EXERCISE 1
Output the passage from the post on sleep between "I think of my" and "my body needs.", inclusive, copying it word for word.
EXERCISE 2
Translate this sentence from the post on sleep into French: "When my computer slows, I run a defrag program."

Tuesday, November 13, 2012

Catching My Z's

"Your brainwaves have more structure when you are asleep than when you are awake. It’s kind of like defragmenting your hard drive, only it’s much more important.”
Dr. John Wilson, neurologist and co-director of the Sleep Lab at Loyola University’s Gottlieb Memorial Hospital in Maywood, Illinois

I think of my brain as an endless series of file cabinets. When I am more tired, I see these file cabinets with drawers open, files pulled out here and there, and papers scattered in all directions. Like my computer, the constant updating of information and the addition and deletion of files results in pieces, or fragments, of information floating around. This slows down my computer and my brain. I know when my brain is in this state because I tend to be more muddled, I make mistakes and become even more drained of energy. When my computer slows, I run a defrag program. When my brain becomes cluttered and I feel my energy lacking, it is time to defrag my brain by making sure I am getting the sleep my body needs.

SOURCE MATERIAL
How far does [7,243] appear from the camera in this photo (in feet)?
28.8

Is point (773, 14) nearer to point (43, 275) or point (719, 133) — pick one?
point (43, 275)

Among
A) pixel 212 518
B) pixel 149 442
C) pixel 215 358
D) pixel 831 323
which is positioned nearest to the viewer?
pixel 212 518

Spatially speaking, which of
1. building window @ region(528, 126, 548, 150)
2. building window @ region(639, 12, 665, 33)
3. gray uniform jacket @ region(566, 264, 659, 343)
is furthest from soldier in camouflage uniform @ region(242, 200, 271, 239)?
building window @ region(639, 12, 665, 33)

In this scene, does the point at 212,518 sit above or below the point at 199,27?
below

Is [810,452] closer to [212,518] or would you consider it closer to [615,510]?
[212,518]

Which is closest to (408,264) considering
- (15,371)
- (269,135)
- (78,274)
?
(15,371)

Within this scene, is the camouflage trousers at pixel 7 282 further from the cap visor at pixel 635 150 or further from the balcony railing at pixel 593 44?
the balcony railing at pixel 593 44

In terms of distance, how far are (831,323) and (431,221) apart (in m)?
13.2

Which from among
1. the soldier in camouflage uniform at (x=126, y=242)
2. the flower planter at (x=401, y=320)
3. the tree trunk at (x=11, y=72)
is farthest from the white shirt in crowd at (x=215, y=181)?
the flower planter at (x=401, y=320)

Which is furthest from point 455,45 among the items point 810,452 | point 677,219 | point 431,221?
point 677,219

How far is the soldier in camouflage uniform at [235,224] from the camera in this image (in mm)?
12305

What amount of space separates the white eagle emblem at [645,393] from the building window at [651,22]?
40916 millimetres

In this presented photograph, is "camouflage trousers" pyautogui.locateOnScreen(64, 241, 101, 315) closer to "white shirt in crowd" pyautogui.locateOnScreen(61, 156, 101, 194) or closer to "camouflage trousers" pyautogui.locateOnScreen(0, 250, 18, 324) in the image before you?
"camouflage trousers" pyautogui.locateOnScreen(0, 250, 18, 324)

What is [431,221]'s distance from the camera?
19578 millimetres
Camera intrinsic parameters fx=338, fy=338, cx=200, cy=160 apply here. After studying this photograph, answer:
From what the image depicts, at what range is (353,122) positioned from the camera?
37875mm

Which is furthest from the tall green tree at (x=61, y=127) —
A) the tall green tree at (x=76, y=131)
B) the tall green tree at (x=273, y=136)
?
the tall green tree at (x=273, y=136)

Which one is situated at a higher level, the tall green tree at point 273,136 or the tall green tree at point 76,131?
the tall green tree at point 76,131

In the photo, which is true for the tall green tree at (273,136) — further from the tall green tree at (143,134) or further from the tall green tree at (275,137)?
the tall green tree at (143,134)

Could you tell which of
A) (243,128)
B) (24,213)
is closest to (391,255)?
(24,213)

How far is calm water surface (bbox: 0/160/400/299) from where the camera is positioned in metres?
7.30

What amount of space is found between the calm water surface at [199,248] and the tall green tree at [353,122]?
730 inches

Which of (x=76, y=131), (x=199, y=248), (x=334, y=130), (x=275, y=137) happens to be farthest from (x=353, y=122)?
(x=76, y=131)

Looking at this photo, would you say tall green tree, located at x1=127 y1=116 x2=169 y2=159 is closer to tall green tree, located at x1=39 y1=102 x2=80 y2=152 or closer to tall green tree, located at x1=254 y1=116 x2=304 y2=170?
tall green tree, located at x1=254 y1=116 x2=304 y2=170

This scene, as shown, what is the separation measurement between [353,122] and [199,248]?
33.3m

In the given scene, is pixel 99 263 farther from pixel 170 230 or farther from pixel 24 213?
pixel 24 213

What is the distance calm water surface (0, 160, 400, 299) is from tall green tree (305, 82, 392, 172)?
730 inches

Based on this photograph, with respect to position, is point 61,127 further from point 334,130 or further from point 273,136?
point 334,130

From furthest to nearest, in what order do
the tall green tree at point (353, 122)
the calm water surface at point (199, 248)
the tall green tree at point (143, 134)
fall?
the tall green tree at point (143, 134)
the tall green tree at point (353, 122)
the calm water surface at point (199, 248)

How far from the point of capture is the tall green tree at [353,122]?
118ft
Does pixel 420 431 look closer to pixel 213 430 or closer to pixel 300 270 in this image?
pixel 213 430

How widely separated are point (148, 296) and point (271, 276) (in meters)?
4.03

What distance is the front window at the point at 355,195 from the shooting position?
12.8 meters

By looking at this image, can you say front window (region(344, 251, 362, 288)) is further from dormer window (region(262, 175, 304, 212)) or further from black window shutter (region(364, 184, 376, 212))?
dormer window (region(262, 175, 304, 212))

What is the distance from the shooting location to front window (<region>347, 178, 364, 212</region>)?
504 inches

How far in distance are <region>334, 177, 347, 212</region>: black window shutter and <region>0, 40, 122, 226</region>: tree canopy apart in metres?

ANSWER BOX 1
I think of my brain as an endless series of file cabinets. When I am more tired, I see these file cabinets with drawers open, files pulled out here and there, and papers scattered in all directions. Like my computer, the constant updating of information and the addition and deletion of files results in pieces, or fragments, of information floating around. This slows down my computer and my brain. I know when my brain is in this state because I tend to be more muddled, I make mistakes and become even more drained of energy. When my computer slows, I run a defrag program. When my brain becomes cluttered and I feel my energy lacking, it is time to defrag my brain by making sure I am getting the sleep my body needs.

ANSWER BOX 2
Quand mon ordinateur ralentit, je lance un programme de défragmentation.